- TEXTO DE LEITURA
---------------

O Brasil celebra, comemora, protesta e entra definitivamente na sua conscientização negroide

Alexandre Braga (16/11/2010)

O Brasil celebra, comemora, protesta e entra definitivamente na sua conscientização negroide. Esse fato venceu as teses morenistas, que pregavam que seríamos uma nação atrasada por causa da nossa herança africana ou porque uma possível ascendência negra iria nos envergonhar. Todo esse repertório falacioso perdeu força e caiu no desgosto da população, apesar de se passarem tantos anos de exclusão étnica. Hoje, a consciência negra, que virou uma agenda pública mensal, significa o reconhecimento dessa importante herança negra para o sucesso societário brasileiro. As ações afirmativas, dela oriundas, são a aplicação prática dos preceitos que estão na Constituição Federal, na ideologia e no ethos do nosso povo.

Mesmo que com um reconhecido atraso na disponibilização de ferramentas para superar as diferenças entre brancos e negros ( incluindo os próprios “morenos”, os pretos e os pardos), o Brasil está na rota certa para avançar na construção da democracia racial, que pode tornar-se realmente um fato. Somente na educação há em torno de 90 das melhores universidades que usam os mecanismos especiais de inclusão educativa para beneficiar os estudantes de camadas pobres, aplicando também o recorte étnico-racial. Na saúde, cultura, empregabilidade, também há ações voltadas para a inclusão de negros e seus descendentes.

Na literatura, teremos muito trabalho para revisar os livros didáticos usados por nossos pupilos nas escolas, como recomenda a Lei nº 11.645 – sobre o ensino da cultura afroindígena nos colégios brasileiros. Por exemplo, somente o IBGE calcula que precisaremos de pelo menos 20 anos de políticas voltadas para as ações afirmativas para colocar brancos e negros em níveis mínimos de igualdade. Portanto, a lembrança de datas como essas, do mês da consciência negra, têm um viés político muito forte: a resistência venceu a escravidão.

Por isso, suas atividades vêm carregadas de tempero emocional. Dessa forma, o Dia da Consciência Negra traz consigo tantas e variadas atividades, como as marchas para aumentar a consciência do pertencimento étnico, os protestos mais raivosos e justos, e as homenagens aos homens e mulheres negros ( Zumbi e Dandara, líderes da República de Palmares; Osvaldão, líder da Guerrilha do Araguaia; Machado de Assis, escritor; André Rebouças, engenheiro especialista em engenharia hidráulica-ferroviária e de portos; Chiquinha Gonzaga, compositora, pianista e primeira mulher a reger uma orquestra no Brasil, João Cândido, líder da Revolta da Chibata; entre outros), que, de alguma forma, ajudaram na construção da riqueza da nação mais negra fora do continente africano.

---------------

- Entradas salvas
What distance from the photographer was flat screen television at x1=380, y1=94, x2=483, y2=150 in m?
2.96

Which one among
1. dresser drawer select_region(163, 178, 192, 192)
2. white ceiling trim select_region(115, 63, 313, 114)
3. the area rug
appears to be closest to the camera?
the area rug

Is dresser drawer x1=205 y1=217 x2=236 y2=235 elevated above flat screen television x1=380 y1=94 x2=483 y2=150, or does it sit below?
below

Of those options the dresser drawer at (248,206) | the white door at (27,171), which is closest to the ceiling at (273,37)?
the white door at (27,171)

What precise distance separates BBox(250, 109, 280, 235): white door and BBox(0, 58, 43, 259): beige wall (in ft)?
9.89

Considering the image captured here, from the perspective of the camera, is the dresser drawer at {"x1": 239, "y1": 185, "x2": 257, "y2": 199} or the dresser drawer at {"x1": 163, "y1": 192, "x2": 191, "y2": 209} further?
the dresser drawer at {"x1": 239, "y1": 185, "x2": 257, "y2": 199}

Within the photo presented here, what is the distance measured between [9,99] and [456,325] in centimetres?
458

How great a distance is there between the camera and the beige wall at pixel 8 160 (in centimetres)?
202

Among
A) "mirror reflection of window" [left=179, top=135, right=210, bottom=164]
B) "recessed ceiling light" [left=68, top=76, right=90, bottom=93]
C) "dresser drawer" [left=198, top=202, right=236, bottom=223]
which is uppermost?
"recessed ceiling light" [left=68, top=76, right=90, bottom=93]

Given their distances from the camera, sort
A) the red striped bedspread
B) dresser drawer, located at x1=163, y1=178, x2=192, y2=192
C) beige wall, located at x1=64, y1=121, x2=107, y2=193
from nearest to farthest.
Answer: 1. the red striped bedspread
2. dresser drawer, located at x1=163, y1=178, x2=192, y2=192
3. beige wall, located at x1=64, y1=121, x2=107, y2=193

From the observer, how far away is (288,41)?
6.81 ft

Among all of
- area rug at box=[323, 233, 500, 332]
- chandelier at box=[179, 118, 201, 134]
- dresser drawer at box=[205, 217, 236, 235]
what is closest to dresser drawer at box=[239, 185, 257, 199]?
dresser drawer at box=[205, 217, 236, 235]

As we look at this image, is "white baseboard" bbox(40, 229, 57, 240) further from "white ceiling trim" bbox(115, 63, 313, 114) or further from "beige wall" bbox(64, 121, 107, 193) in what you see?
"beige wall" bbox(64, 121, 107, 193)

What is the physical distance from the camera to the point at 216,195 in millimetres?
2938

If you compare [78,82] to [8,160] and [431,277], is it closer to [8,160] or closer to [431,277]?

---------------

- O QUE FAZER
#1 Reproduza, do texto sobre a consciência negra, o trecho entre "Mesmo que com" e "e seus descendentes.", incluindo essas duas partes.
#2 Responda com base no texto sobre a consciência negra:
(a) Cerca de quantas das melhores universidades usam mecanismos especiais de inclusão educativa?
(b) Qual lei trata do ensino da cultura afroindígena nos colégios brasileiros?
(c) Quem é citado como líder da Revolta da Chibata?
As linhas não fazem falta para nenhuma tarefa.

- RESPOSTAS POR TAREFA
#1
Mesmo que com um reconhecido atraso na disponibilização de ferramentas para superar as diferenças entre brancos e negros ( incluindo os próprios “morenos”, os pretos e os pardos), o Brasil está na rota certa para avançar na construção da democracia racial, que pode tornar-se realmente um fato. Somente na educação há em torno de 90 das melhores universidades que usam os mecanismos especiais de inclusão educativa para beneficiar os estudantes de camadas pobres, aplicando também o recorte étnico-racial. Na saúde, cultura, empregabilidade, também há ações voltadas para a inclusão de negros e seus descendentes.

#2
(a) Em torno de 90.
(b) A Lei nº 11.645.
(c) João Cândido.